Arrested in December 2006 alongside his employer Moninder Singh Pandher, Surender Koli was convicted of murdering 16 children, raping either before or after killing them, chopping, cooking and eating their flesh, and refrigerating some of their organs. This conviction was based exclusively on Koli’s confessional statement which was recorded before a magistrate under Section 164 Criminal Procedure Code (CrPC- recordings of confessions and statements). Here are some facts about the convictions:

– February 13 2009 – Both men found guilty of rape and murder as well as criminal conspiracy in the case of Pandher, sentenced to death.
– September 10 2009 – Pandher acquitted of his crimes and his death sentence overturned by the Allahabad high court.
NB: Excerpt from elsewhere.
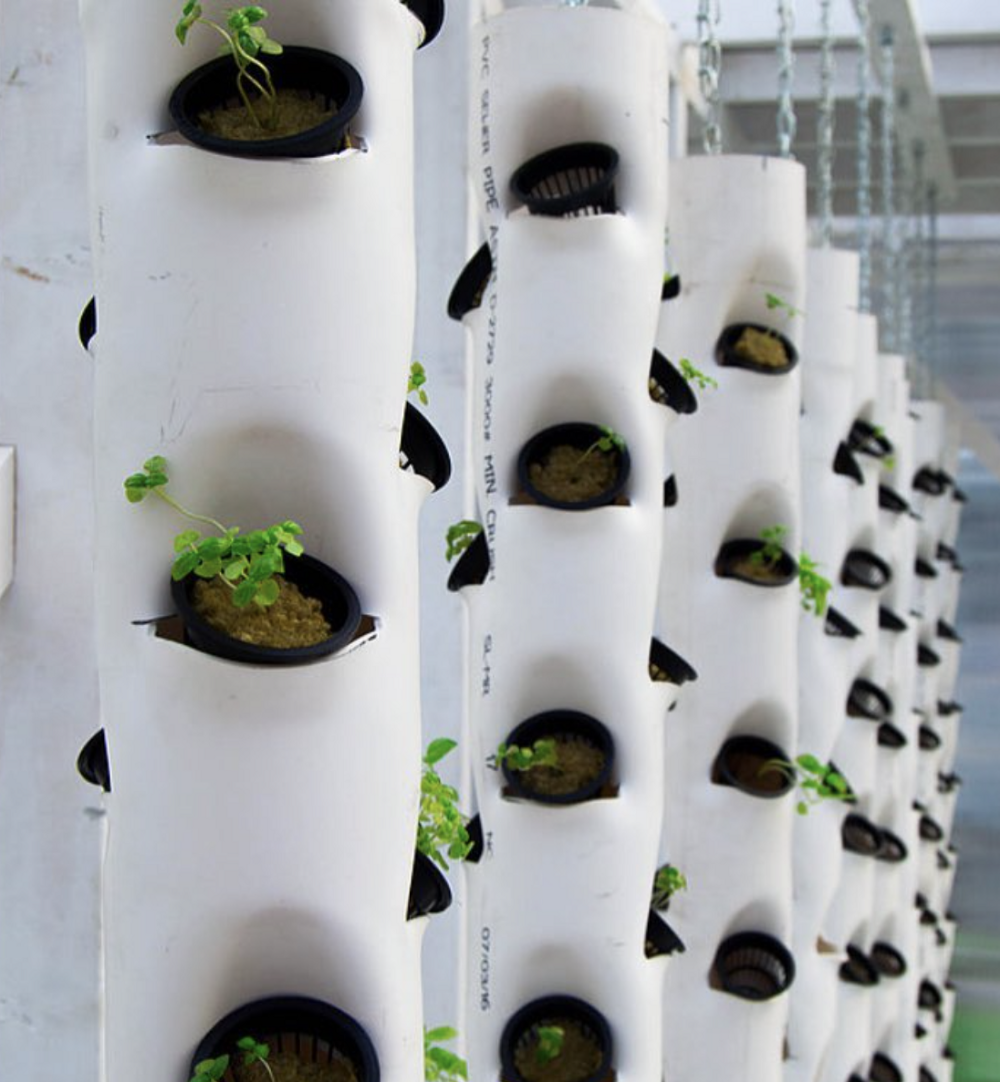 A row of vertical hydroponic systems made of pvc pipe are growing leafy greens.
While Pandher is still on trial for 5 murders, he was granted bail on September 2014.
– May 4 2010 – Koli was found guilty for the murder of 7 year old Arti Prasad and sentenced to death eight days later.
– September 27 2010 – Koli was found guilty for the murder of 9 year old Rachna Lal and sentenced to death on the following day.
– December 22 2010 – Koli was found guilty of the murder of 12 year old Dipali Sarkar and sentenced to death.
– December 24 2012 – Koli was found guilty of the murder of 5 year old Chhoti Kavita and delivered his final death sentence.
– October 28 2014 – Surender Koli’s plea to review his death sentence is rejected.

Agreed that Koli is a barbarian, a child-eating cannibal and a rapist; but this man too deserves justice, though most would argue otherwise. With negligible evidence against him, Koli has been sentenced to death, not once but five times, based primarily on his confessions which are proven to be doctored and under the influence of torture.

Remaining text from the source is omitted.